Do zdarzenia doszło w niedzielę, 19 września, tuż przed godziną 17, na drodze wojewódzkiej 780. Dyżurny komendy policji w Oświęcimiu otrzymał zgłoszenie od mieszkańca Bierunia, który powiedział, że na moście Galicyjskim w Chełmku, nad rzeką Przemszą, kilku nastolatków buduje drewniany podjazd.
Wjechał na łuk mostu
Na miejsce wysłano policjantów z miejscowej komendy. Kiedy przyjechali na miejsce, zobaczyli, że po łuku, który stanowi element konstrukcji mostu, jedzie nastolatek na motocyklu.
Funkcjonariusze błyskawicznie zawrócili i skierowali się w stronę, w którą zmierzał motocyklista. Następnie, w trakcie pieszego pościgu, zatrzymali motocyklistę, który usiłował odjechać - opowiada Małgorzata Jurecka, rzecznik oświęcimskiej KPP.
Czytaj także: Artysta zasnął w pociągu. Szybko pożałował
Nie miał prawa jazdy
Na szczęście motocykliście nic się nie stało. Po tym, jak zjechał z mostu, został zatrzymany przez policję. Okazał się nim 19-letni mieszkaniec powiatu chrzanowskiego. Nastolatek nie posiadał uprawnień do kierowania, natomiast jego motocykl marki Yamaha nie był zarejestrowany, ani też nie posiadał obowiązkowego ubezpieczenia OC.
W trakcie czynności policjanci ustalili, że 19-latek ryzykował własnym życiem i zdrowiem, a także stworzył zagrożenie dla innych uczestników ruchu drogowego, aby nagrać i zamieścić w internecie filmik – mówi rzecznik oświęcimskiej policji.
Czytaj także: Makabryczne odkrycie w lesie. Rodzina 15-latka w żałobie
"To wyczyn na wielką miarę"?
Sprawa trafi do Sądu Rejonowego w Oświęcimiu z wnioskiem o ukaranie sprawcy za wykroczenia drogowe, czyli spowodowanie zagrożenia bezpieczeństwa ruchu drogowego, jazdy bez uprawnień i pojazdem niedopuszczonym do ruchu po drogach publicznych.

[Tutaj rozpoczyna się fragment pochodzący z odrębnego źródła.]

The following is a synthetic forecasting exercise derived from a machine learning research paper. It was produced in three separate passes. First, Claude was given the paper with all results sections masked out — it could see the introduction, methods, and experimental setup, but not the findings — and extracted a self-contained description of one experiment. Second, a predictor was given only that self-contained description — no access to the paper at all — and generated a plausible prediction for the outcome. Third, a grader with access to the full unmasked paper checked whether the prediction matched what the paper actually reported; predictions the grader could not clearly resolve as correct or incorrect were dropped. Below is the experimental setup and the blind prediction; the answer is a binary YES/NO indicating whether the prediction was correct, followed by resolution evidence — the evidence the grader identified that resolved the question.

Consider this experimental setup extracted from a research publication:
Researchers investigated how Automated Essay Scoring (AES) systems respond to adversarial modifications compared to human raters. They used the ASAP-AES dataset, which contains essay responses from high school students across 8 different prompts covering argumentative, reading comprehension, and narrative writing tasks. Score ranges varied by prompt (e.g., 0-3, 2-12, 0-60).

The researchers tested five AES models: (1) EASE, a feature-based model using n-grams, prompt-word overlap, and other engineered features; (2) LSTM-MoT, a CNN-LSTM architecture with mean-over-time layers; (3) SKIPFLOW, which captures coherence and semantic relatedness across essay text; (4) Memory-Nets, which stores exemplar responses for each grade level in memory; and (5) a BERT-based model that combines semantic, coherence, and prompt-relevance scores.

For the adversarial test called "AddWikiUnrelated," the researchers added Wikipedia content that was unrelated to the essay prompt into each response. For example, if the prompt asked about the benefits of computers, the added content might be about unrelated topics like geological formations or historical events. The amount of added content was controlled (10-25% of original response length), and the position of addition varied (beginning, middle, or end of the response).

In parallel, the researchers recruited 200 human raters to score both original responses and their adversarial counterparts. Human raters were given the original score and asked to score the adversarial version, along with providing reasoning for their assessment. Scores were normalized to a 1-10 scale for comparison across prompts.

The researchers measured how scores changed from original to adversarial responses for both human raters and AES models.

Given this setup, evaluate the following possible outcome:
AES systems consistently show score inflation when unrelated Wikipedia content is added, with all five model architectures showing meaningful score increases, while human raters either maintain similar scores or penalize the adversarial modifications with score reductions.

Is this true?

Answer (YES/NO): NO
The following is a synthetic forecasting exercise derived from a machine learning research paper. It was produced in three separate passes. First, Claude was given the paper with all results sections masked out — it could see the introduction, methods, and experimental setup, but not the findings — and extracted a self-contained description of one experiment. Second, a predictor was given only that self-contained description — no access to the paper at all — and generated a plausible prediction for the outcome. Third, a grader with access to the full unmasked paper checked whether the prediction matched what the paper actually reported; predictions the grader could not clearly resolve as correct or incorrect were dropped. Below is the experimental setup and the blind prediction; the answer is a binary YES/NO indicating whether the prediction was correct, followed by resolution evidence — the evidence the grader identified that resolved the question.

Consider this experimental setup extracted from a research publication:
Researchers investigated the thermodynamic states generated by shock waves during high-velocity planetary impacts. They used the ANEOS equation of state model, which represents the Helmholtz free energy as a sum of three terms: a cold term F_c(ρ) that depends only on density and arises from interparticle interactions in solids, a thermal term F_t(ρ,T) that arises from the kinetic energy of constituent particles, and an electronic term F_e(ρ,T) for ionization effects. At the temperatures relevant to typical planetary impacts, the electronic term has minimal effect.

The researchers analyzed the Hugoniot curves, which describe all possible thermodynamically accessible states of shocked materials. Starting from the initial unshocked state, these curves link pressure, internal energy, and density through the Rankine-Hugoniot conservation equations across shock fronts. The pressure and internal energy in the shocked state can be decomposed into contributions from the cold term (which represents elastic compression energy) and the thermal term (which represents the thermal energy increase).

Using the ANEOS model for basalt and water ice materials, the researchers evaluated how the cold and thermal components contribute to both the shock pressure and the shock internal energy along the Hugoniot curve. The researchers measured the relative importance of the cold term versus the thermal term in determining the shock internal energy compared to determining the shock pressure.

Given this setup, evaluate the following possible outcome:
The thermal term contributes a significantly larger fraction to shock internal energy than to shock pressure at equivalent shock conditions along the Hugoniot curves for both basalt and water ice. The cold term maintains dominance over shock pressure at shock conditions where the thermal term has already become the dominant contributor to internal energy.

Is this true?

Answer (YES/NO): YES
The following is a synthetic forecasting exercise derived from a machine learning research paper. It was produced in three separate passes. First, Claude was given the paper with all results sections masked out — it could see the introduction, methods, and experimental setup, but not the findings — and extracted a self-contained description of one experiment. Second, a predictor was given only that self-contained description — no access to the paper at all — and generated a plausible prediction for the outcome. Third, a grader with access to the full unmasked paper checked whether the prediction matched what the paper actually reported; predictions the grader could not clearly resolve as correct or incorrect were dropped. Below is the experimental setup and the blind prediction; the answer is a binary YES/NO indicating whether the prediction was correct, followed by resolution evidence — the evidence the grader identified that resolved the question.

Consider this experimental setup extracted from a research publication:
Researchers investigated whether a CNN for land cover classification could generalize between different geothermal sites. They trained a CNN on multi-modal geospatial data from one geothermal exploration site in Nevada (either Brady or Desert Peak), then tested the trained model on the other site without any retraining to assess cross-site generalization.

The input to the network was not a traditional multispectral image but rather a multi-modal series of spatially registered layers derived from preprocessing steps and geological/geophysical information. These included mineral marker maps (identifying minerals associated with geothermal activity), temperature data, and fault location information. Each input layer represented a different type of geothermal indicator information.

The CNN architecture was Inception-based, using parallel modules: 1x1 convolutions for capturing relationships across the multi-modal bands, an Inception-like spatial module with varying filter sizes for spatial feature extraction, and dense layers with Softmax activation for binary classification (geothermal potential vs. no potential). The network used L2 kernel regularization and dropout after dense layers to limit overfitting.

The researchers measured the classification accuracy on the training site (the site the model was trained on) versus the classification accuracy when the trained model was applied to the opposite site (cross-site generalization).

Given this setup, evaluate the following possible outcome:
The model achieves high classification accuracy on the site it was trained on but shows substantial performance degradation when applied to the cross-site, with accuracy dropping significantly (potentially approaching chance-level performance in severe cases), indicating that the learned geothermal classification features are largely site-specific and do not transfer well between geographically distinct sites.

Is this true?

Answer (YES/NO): NO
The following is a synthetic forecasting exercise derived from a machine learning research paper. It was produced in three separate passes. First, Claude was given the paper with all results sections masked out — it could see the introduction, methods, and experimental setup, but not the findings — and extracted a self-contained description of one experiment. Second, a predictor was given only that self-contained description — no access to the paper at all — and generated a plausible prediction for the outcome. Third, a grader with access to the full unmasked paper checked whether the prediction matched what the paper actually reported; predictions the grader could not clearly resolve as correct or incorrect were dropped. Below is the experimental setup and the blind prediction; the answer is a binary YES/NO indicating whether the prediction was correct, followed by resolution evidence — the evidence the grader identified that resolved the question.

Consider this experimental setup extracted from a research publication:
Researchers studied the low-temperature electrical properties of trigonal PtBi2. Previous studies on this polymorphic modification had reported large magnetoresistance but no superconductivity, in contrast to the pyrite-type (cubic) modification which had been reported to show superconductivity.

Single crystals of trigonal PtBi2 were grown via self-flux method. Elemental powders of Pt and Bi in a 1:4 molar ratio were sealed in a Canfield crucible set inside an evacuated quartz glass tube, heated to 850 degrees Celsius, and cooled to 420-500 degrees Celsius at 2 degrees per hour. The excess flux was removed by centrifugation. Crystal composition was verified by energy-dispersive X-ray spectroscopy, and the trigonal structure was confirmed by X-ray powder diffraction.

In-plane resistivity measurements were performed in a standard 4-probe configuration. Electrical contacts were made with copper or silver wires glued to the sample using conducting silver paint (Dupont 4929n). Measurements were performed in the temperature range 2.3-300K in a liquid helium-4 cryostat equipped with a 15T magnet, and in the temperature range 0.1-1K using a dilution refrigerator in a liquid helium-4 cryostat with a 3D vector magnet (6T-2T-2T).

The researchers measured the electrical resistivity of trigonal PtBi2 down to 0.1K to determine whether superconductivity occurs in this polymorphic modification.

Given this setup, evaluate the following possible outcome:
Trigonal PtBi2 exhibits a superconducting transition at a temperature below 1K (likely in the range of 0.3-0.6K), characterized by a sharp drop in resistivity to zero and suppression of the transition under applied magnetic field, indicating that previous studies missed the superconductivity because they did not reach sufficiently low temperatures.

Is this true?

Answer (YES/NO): NO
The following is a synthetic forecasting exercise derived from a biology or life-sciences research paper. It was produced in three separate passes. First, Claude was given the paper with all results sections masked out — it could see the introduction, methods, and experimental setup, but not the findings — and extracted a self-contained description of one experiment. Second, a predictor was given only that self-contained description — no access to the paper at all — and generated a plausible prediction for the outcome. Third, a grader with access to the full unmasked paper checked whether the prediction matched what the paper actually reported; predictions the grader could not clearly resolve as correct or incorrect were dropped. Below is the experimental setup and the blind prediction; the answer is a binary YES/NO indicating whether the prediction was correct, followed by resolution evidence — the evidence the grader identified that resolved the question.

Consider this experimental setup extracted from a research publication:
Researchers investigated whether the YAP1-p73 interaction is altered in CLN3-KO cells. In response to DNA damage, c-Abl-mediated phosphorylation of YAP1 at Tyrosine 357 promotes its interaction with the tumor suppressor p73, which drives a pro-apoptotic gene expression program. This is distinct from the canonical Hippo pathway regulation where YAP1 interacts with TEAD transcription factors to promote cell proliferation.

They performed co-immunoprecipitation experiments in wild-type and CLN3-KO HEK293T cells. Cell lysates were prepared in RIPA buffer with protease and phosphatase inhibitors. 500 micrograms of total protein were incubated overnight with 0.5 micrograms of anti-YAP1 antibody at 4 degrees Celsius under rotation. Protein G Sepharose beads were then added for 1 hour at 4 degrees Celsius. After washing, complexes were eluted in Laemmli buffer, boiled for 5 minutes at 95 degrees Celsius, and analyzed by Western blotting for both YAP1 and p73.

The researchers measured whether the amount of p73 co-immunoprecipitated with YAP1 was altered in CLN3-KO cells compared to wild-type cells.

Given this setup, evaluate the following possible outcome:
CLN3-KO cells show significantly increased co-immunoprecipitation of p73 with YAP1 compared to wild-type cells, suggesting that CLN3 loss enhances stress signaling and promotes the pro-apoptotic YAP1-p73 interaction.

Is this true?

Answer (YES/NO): YES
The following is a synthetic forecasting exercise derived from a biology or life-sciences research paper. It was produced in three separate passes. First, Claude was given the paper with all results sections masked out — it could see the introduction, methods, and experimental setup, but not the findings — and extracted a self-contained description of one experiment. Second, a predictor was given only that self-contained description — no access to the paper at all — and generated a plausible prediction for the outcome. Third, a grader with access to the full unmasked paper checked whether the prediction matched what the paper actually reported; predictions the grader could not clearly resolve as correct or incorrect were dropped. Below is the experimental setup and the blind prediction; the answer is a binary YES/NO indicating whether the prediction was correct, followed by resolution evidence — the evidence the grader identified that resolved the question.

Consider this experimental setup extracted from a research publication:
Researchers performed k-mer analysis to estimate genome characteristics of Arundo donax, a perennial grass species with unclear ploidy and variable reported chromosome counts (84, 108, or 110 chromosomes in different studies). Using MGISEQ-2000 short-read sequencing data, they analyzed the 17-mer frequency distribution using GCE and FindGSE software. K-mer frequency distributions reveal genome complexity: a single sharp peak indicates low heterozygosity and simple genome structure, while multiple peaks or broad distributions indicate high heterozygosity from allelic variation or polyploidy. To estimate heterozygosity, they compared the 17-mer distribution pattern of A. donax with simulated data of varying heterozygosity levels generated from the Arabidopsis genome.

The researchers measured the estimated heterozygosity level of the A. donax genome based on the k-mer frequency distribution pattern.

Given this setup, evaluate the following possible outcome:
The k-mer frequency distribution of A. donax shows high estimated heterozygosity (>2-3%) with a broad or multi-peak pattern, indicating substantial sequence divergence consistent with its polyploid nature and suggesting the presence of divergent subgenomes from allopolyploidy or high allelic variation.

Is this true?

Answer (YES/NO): NO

Filmik z niebezpiecznego zdarzenia został opublikowany w mediach społecznościowych. Widzowie są podzieleni. Jedni podziwiają odwagę chłopaka, inni są przerażeni.
Gdyby zachwiał się i spadł, to trup na miejscu - pisze internauta.
To wyczyn na wielką miarę - komentuje drugi.